--- Consigne ---
Pour chacune des affirmations suivantes, précisez par oui ou par non si elle concorde avec l'article sur l'affaire des visas, et citez textuellement les mots de l'article qui tranchent la question.
1. Le Premier ministre a convaincu lors de son audition.
2. Le maire de Téhéran se nomme Alireza Zakani.
3. L'audition s'est déroulée devant la Commission des Affaires étrangères du Parlement fédéral.

Le « Visagate » iranien se transforme en crise belgo-belge et menace l’avenir de la ministre Hadja Lahbib au Gouvernement
Dire que l’atmosphère était tendue, mercredi soir, dans les couloirs des cénacles politiques à Bruxelles serait un doux euphémisme. Ni la ministre des Affaires étrangères, Hadja Lahbib (MR), ni le Premier ministre, Alexander De Croo (Open VLD) n’ont réellement convaincu lors de leur audition par la Commission des Affaires étrangères du Parlement fédéral sur l’affaire des visas accordés au maire de Téhéran et à une délégation dont certains membres étaient plus que suspects. Mais au-delà des questions de principes, c’est à un affrontement politique très belgo-belge auquel on a assisté. Avec, en filigrane, une menace très réelle pour la survie de la Vivaldi… Les partenaires au sein du Gouvernement fédéral ne sont plus sur la même longueur d’ondes pour soutenir la ministre des Affaires étrangères face à des éléments qui apparaissent comme des mensonges ou des contradictions.
Le 14 juin, nous écrivions que la tempête politico-médiatique déclenchée par la délivrance des visas au maire de Téhéran, Alireza Zakani, et à ses sbires n’était peut-être que le prologue à un scandale d’Etat. Eh bien nous y sommes. Mais pas seulement pour des questions de principes : les purs calculs partisans menacent, eux aussi, l’avenir de la coalition gouvernementale.
D’abord les faits bruts. Ceux-ci sont loin de faciliter les choses pour la ministre des Affaires étrangères, Hadja Lahbib (MR).

--- Données ---
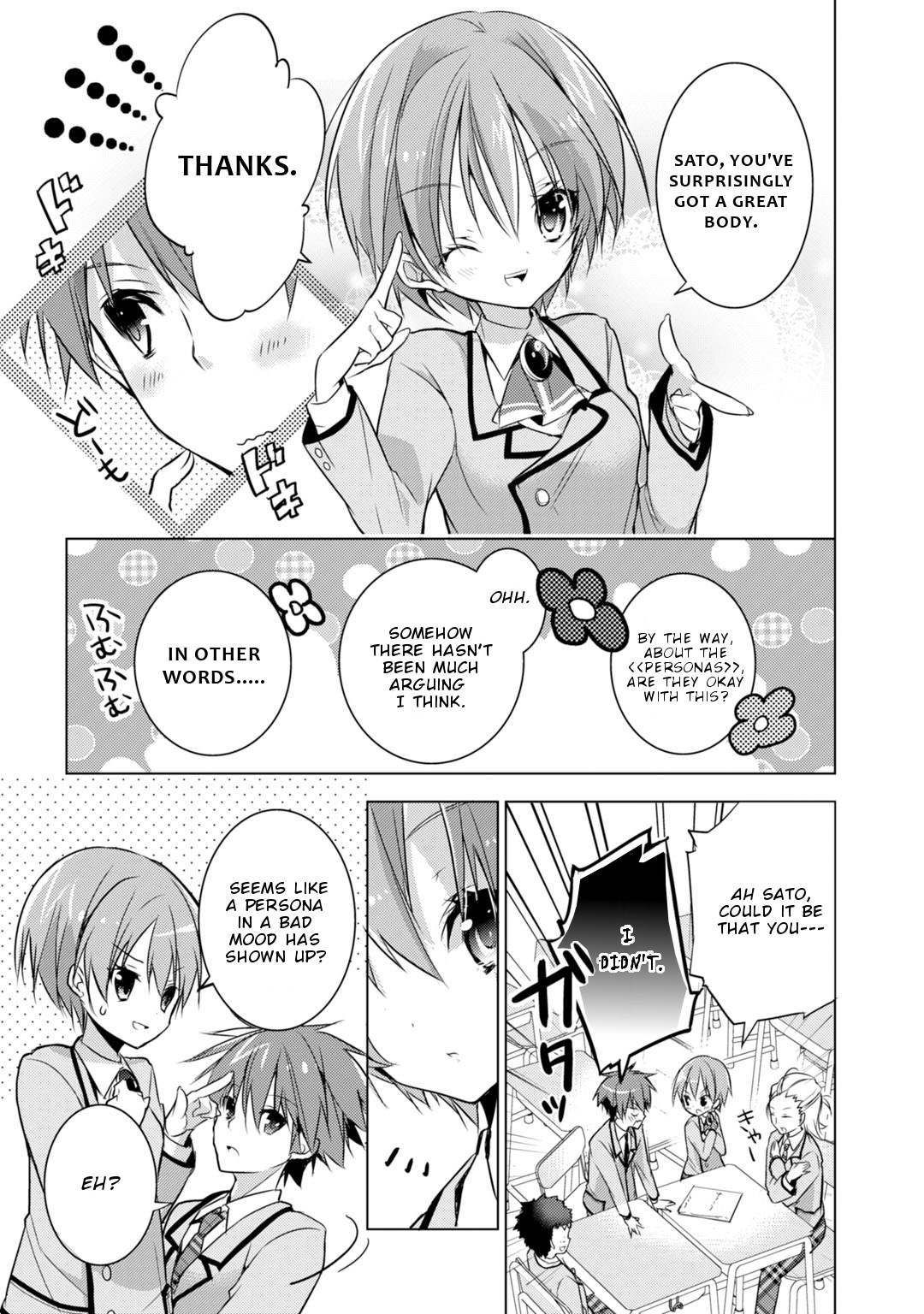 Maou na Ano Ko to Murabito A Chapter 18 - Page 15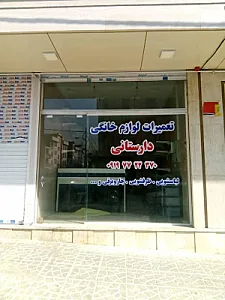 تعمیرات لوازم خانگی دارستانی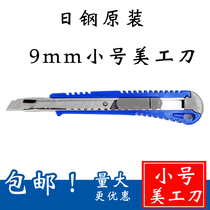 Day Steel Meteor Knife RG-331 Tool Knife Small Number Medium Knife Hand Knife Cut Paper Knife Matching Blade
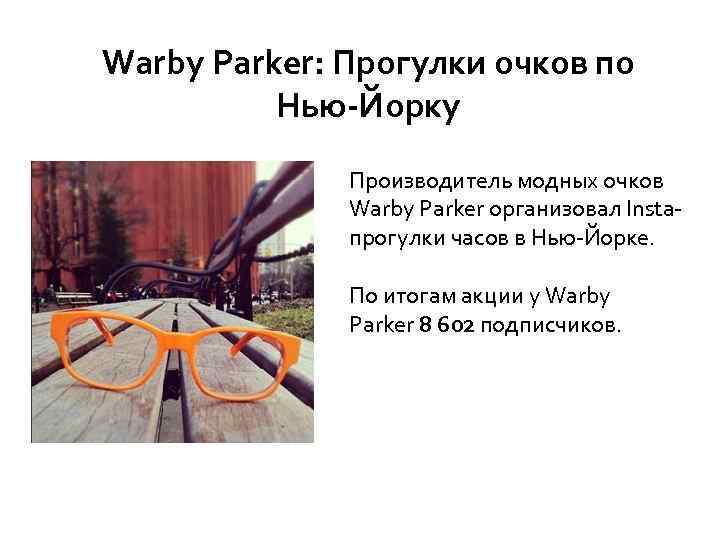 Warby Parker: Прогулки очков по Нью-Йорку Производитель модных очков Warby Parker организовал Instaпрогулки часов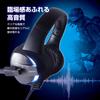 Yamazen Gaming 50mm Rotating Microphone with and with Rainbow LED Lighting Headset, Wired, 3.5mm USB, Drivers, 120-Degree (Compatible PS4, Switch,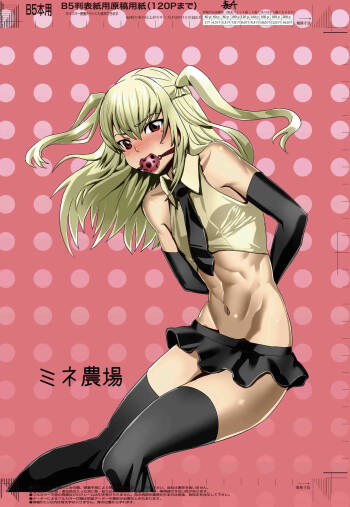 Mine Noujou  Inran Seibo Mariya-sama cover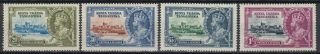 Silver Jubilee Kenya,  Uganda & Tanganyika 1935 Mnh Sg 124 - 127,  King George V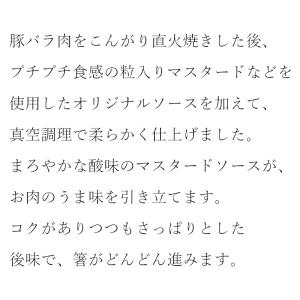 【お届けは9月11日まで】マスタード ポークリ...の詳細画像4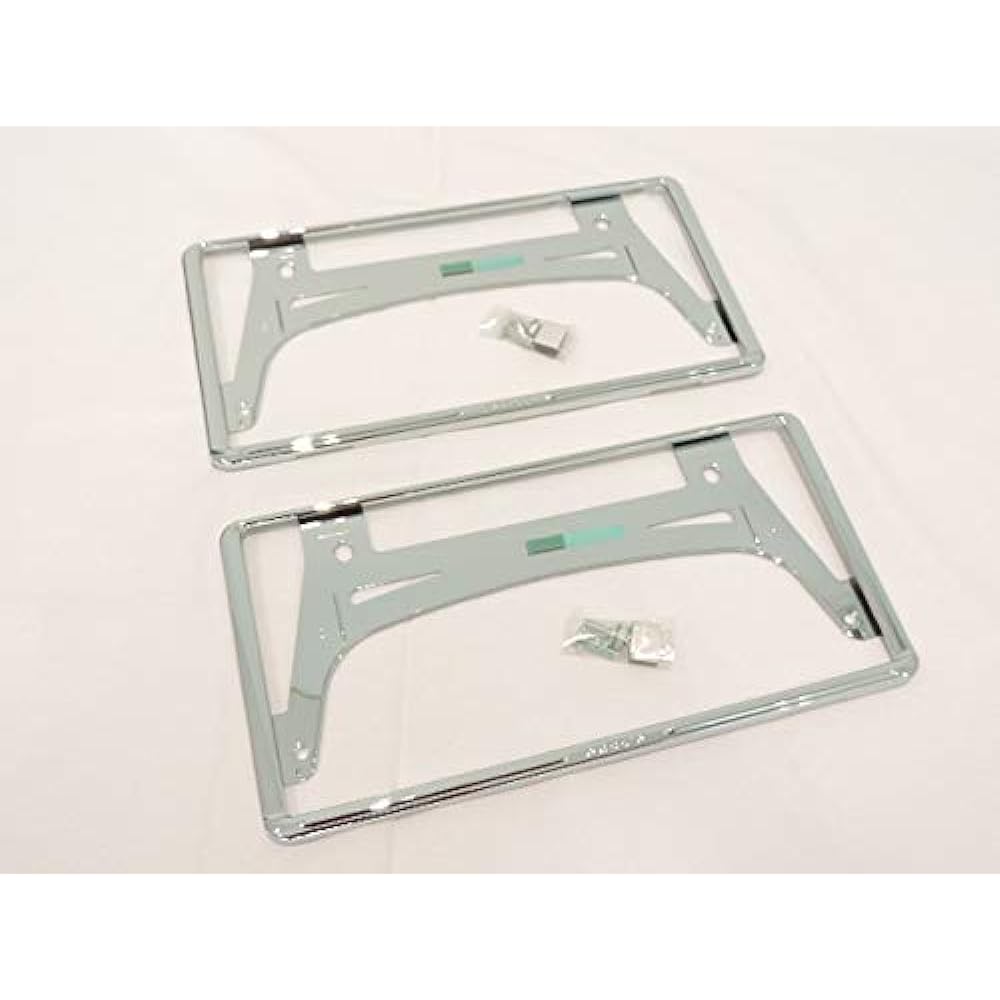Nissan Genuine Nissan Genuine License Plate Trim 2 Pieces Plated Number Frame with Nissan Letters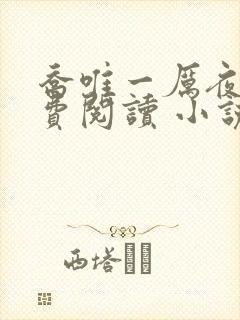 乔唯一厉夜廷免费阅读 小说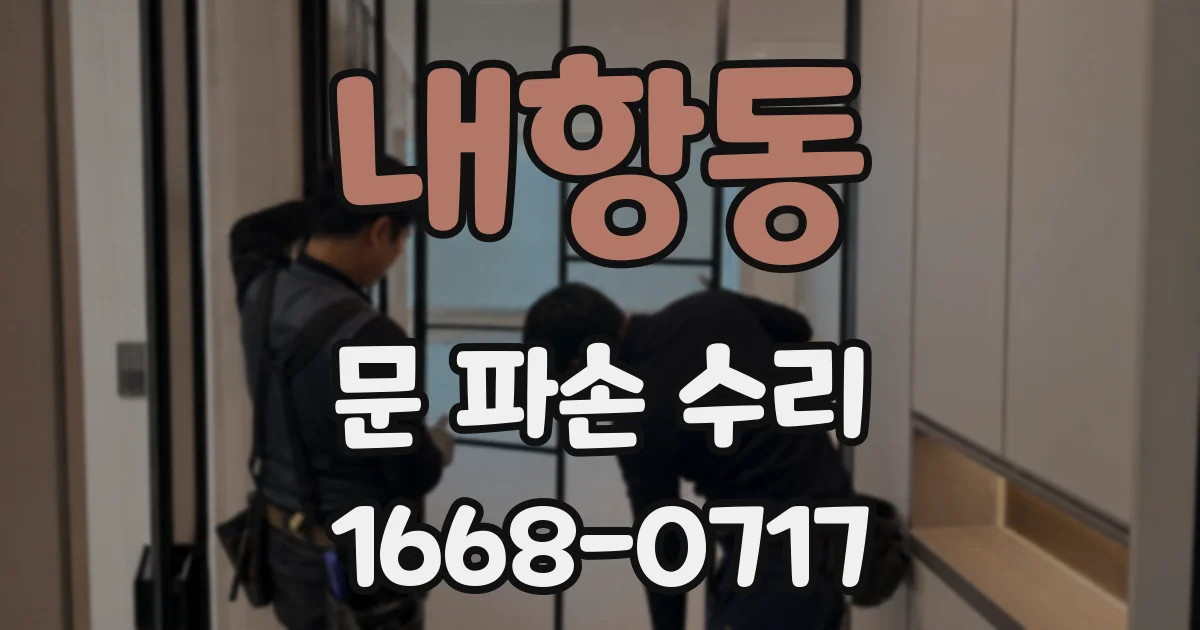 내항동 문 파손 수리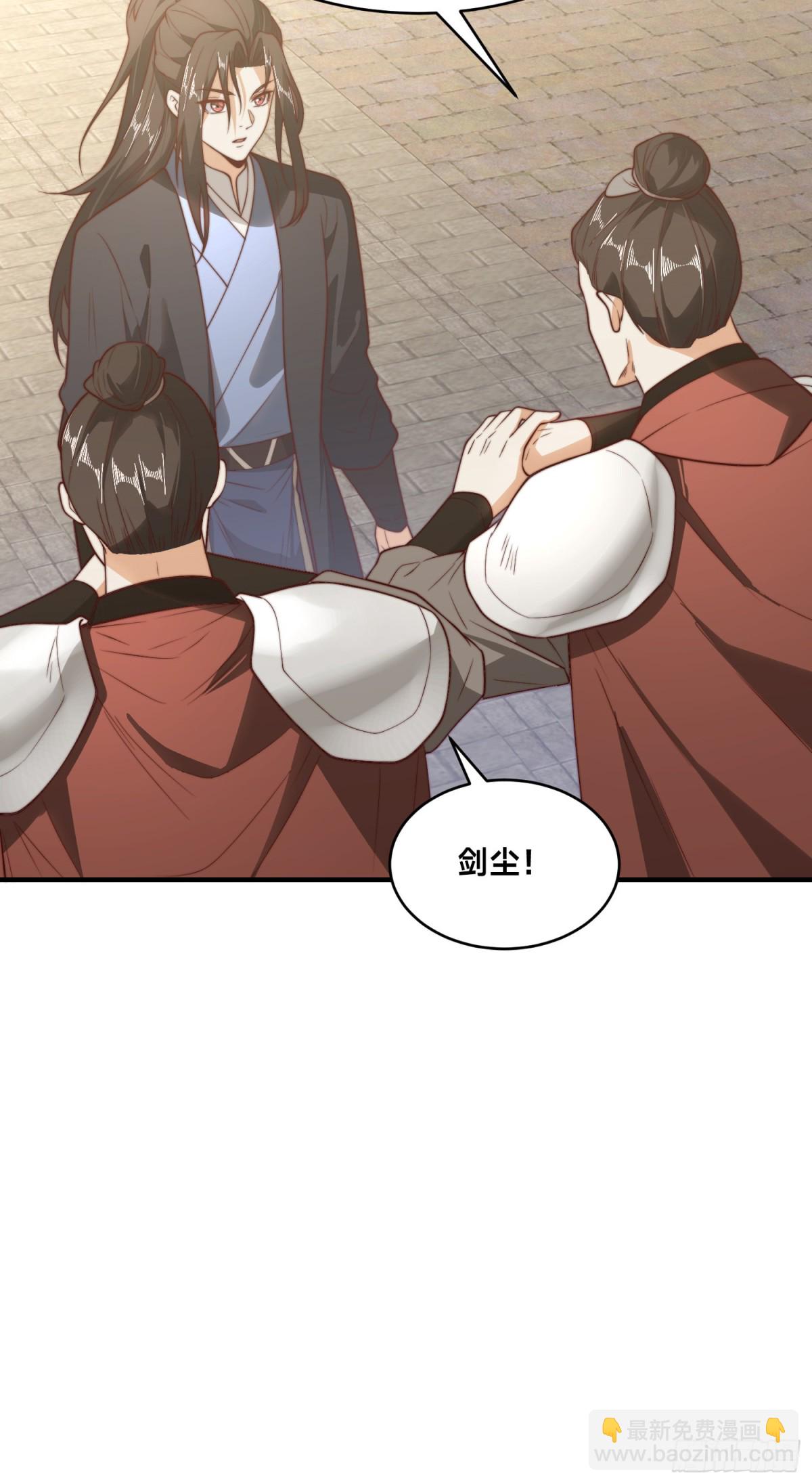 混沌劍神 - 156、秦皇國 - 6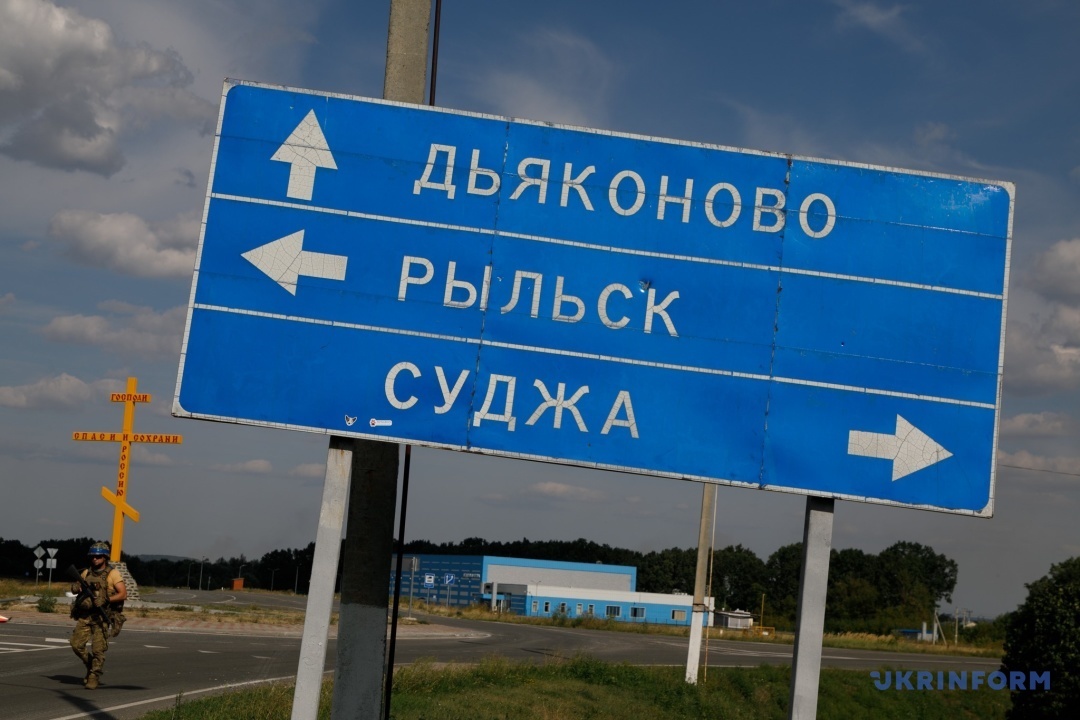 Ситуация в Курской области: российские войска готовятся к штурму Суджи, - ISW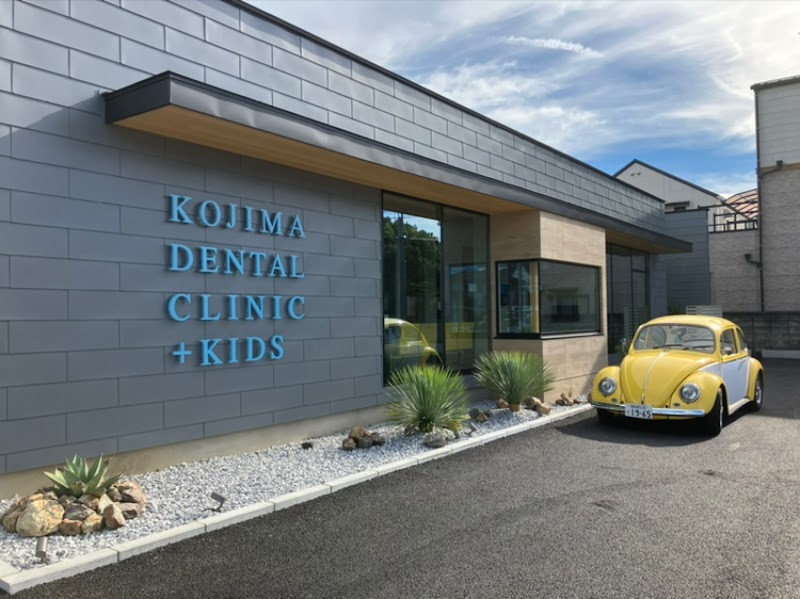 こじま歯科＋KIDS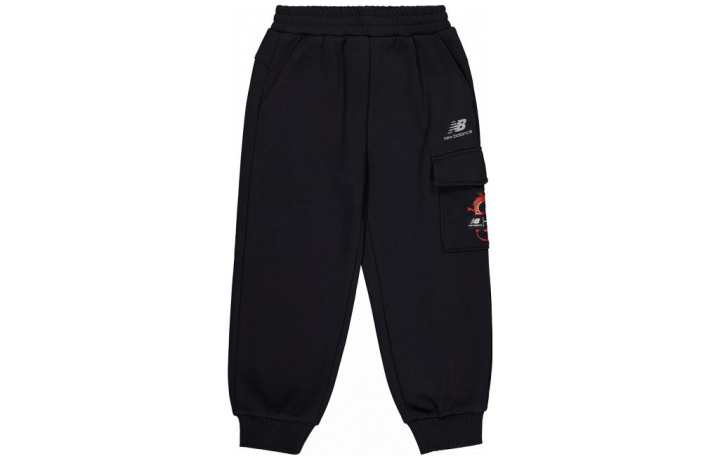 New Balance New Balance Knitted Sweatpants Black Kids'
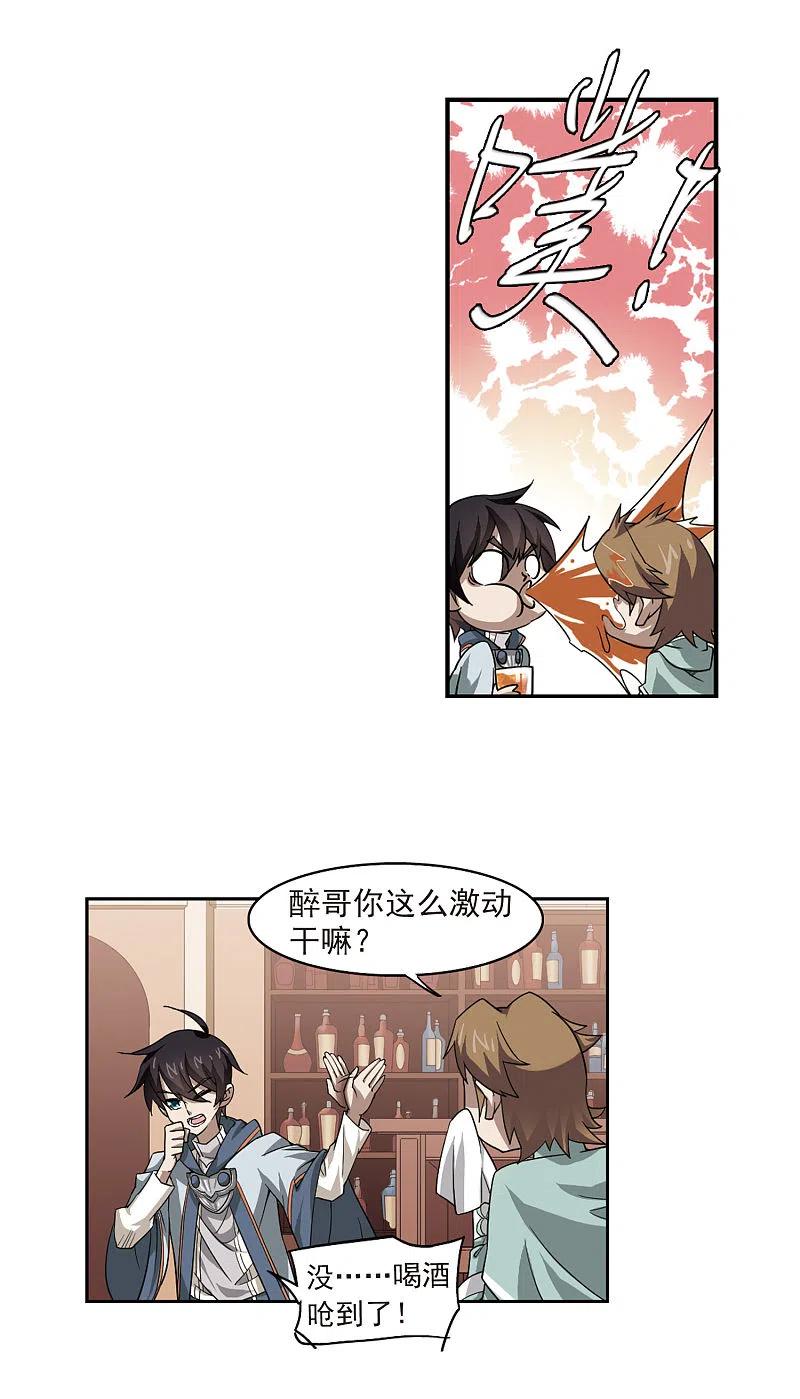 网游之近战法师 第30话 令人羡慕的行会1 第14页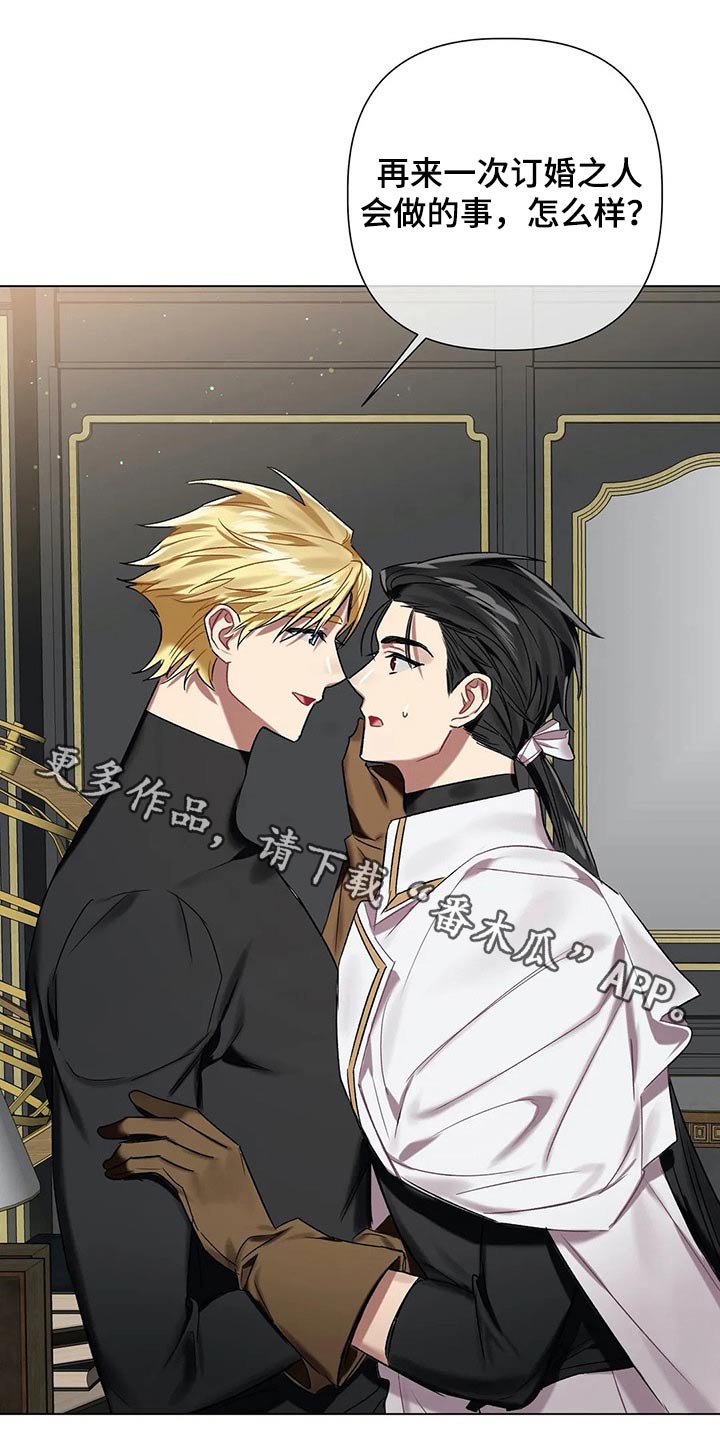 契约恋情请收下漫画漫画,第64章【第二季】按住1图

--- Réponse attendue ---
1. Non : « Ni la ministre des Affaires étrangères, Hadja Lahbib (MR), ni le Premier ministre, Alexander De Croo (Open VLD) n’ont réellement convaincu »
2. Oui : « au maire de Téhéran, Alireza Zakani »
3. Oui : « lors de leur audition par la Commission des Affaires étrangères du Parlement fédéral »